Mountain in Yunnan Province, China

Laojun Mountain (老君山 (Lǎojūn Shān)) is a mountain in the northwest part of Yunnan Province, China. It is part of the Laojun Mountain region, which includes an area of 1085 km2 with elevations ranging from 2100 to 4513 m. The region includes four counties: Yulong, Jianchuan, Lanping, and Weixi. The western part of the region adjoins the Lancang River, while the eastern part is contiguous with the Jinsha River. The region was included in the Three Parallel Rivers UNESCO World Heritage Site in 2003, and the Laojun Mountain National Park was announced in January 2009.

==Conservation==
Laojun Mountain region is a biodiversity hotspot.

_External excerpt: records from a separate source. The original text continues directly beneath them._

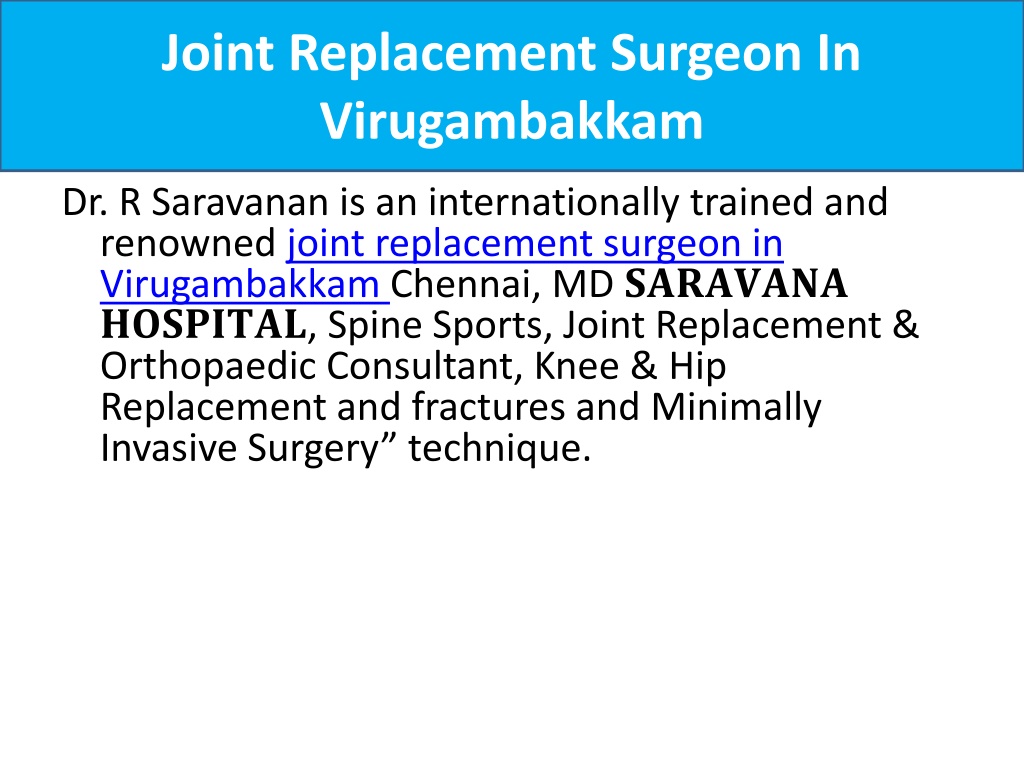 Joint Replacement Surgeon In Virugambakkam

Dr. R Saravanan is an internationally trained and renowned joint replacement surgeon in Virugambakkam Chennai, MD SARAVANA HOSPITAL, Spine Sports, Joint Replacement & Orthopaedic Consultant, Knee & Hip Replacement and fractures and Minimally Invasive Surgery” technique.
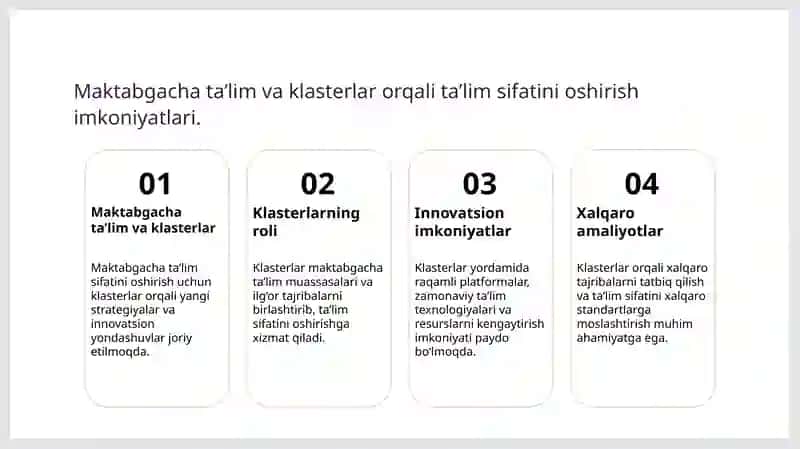 Maktabgacha ta'lim va klasterlar orqali ta'lim sifatini oshirish imkoniyatlari.

01

Maktabgacha ta'lim va klasterlar

Maktabgacha ta'lim sifatini oshirish uchun klasterlar orqali yangi strategiyalar va innovatsion yondashuvlar joriy etilmoqda.

02

Klasterlarning roli

Klasterlar maktabgacha ta'lim muassasalari va ilg'or tajribalarni birlashtirib, ta'lim sifatini oshirishga xizmat qiladi.

03

Innovatsion imkoniyatlar

Klasterlar yordamida raqamli platformalar, zamonaviy ta'lim texnologiyalari va resurslarni kengaytirish imkoniyati paydo bo'lmoqda.

04

Xalqaro amaliyotlar

Klasterlar orqali xalqaro tajribalarni tatbiq qilish va ta'lim sifatini xalqaro standartlarga moslashtirish muhim ahamiyatga ega.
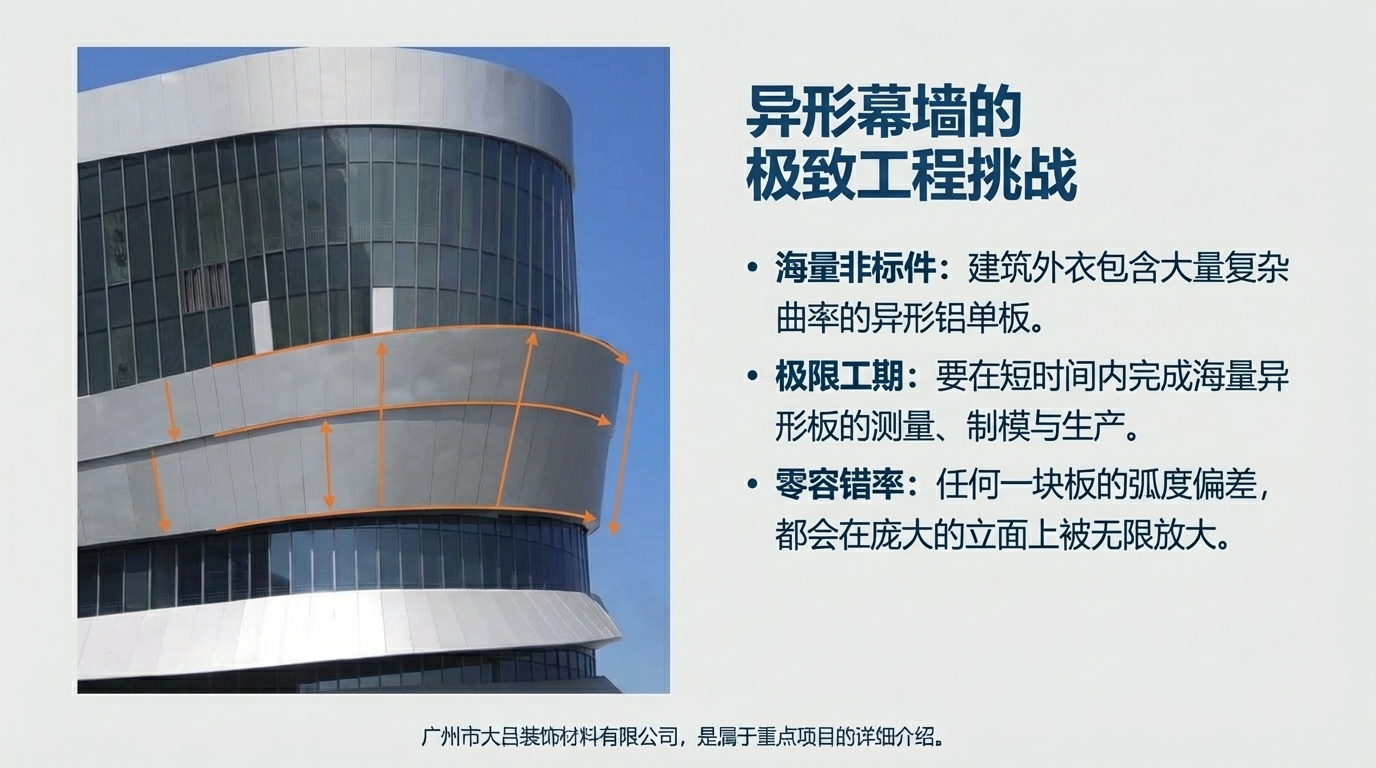 异形幕墙的
极致工程挑战

• 海量非标件：建筑外衣包含大量复杂曲率的异形铝单板。
• 极限工期：要在短时间内完成海量异形板的测量、制模与生产。
• 零容错率：任何一块板的弧度偏差，都会在庞大的立面上被无限放大。

广州市大吕装饰材料有限公司，是属于重点项目的详细介绍。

Laojun Mountain has over 170 species of macrofungi (mushrooms), about 10% of all rhododendrons in the world, and it is one of the few remaining places where the endangered Yunnan snub-nosed monkey (Rhinopithecus bieti) can be found. In 2015, TNC established a conservancy program on the mountain, in Liju village, concerning the animal. It offers business opportunities and training to local residents, to provide alternatives to poaching and logging, in order to protect the monkeys.